Elecciones, indignados y redes sociales

01/08/2011

Yo me bajo. Elecciones el 20 de noviembre cuando todavía no ha dado tiempo a calmar los ánimos después de las de mayo y ya empiezan a revolucionarse los gallineros varios. Por mi salud mental procuraré dejar de seguir a cuentas en redes sociales que hablen demasiado (o exclusivamente) de política, de leer noticias que me indignen y lamentablemente, de oír también a muchos «indignados» que tampoco saben ni dónde están ubicados.

Volverán algunos políticos a Twitter a hacernos creer que están «en la onda» o que tienen interés real (¿ellos o su equipo de comunicación?) en conversar con el ciudadano de a pie. Volverán los afiliados a partidos o a sus juventudes a lanzar exabruptos contra «el enemigo» y alabar a «su candidato», cuando todos tienen mucho que callar y mejorar. Y volverán las encuestas partidistas, las soluciones mágicas, los problemas de siempre y el dineral gastado en campañas electorales que algunos aprovecharán para cerrar un año 2011 con más ingresos de los esperados a base de cartelería y merchandising.

15 Mayo Santander

Tendremos de nuevo el #nolesvotes, y el miedo a quedarnos en Guatemala o en Guatepeor, o viceversa. Tendremos partidos pequeños que fueron grandes quejándose del sistema electoral en lugar de reverdecer ideas y llegar a más gente, y a partidos pequeños que no aspiran a más que con uno o dos escaños manejar las mayorías a su gusto para beneficio de su región. Tendremos un presidente maniatado a las presiones de los mercados y la Unión Europea, pero volverán a hacernos creer que las elecciones europeas (¿alguien recuerda quiénes se presentaban de candidatos?) no valen luego para nada.

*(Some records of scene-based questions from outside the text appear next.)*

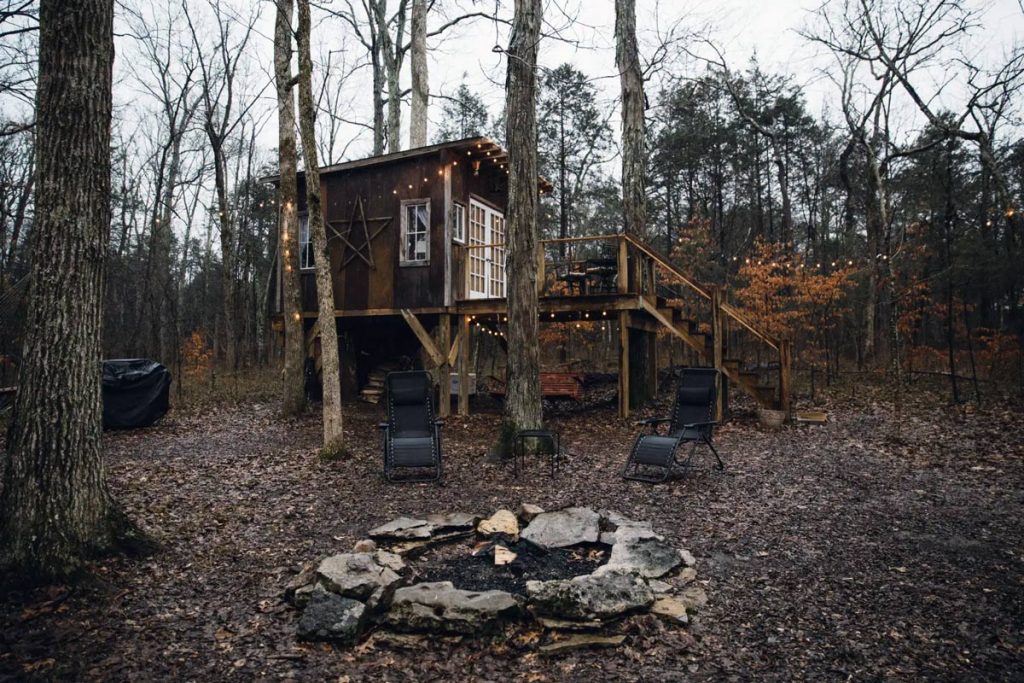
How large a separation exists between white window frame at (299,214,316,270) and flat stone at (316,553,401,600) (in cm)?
932

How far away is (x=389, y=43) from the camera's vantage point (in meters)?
15.9

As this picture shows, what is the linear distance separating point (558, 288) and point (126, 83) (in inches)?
628

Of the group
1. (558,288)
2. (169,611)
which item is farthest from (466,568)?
(558,288)

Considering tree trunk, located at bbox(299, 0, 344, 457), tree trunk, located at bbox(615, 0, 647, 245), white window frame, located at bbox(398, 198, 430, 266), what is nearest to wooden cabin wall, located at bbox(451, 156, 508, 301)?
white window frame, located at bbox(398, 198, 430, 266)

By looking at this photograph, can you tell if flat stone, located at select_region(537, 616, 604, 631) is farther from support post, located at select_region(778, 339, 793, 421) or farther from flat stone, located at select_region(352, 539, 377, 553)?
support post, located at select_region(778, 339, 793, 421)

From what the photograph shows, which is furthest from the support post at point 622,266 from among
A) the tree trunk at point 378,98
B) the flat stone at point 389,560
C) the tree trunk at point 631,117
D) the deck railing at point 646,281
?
the tree trunk at point 378,98

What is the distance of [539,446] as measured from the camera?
7527 mm

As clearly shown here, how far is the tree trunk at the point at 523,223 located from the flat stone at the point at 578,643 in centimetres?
441

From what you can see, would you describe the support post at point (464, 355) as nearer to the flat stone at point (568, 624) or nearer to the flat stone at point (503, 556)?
the flat stone at point (503, 556)

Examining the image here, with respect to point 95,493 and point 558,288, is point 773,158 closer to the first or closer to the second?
point 558,288

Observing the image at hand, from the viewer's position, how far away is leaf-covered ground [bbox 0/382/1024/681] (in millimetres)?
2918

Y mientras, los mal llamados «indignados» (no porque no lo estén, sino porque somos muchos más que los que se autodenominan así) seguirán peleándose por los grupos de Facebook, intentando evitar desahucios sin dar demasiada información para no perder razones y discutiendo en plazas sobre temas de los que muy pocos pueden opinar por falta de conocimiento. Y es que luego nos quejamos de los todólogos de las tertulias de la televisión, pero aquí cualquiera soluciona problemas de macroeconomía, hipotecarios, medioambientales, de comunicaciones, parlamentarios, financieros, legislativos, médicos y judiciales con poco más de unos links de la Wikipedia y algún vídeo de YouTube.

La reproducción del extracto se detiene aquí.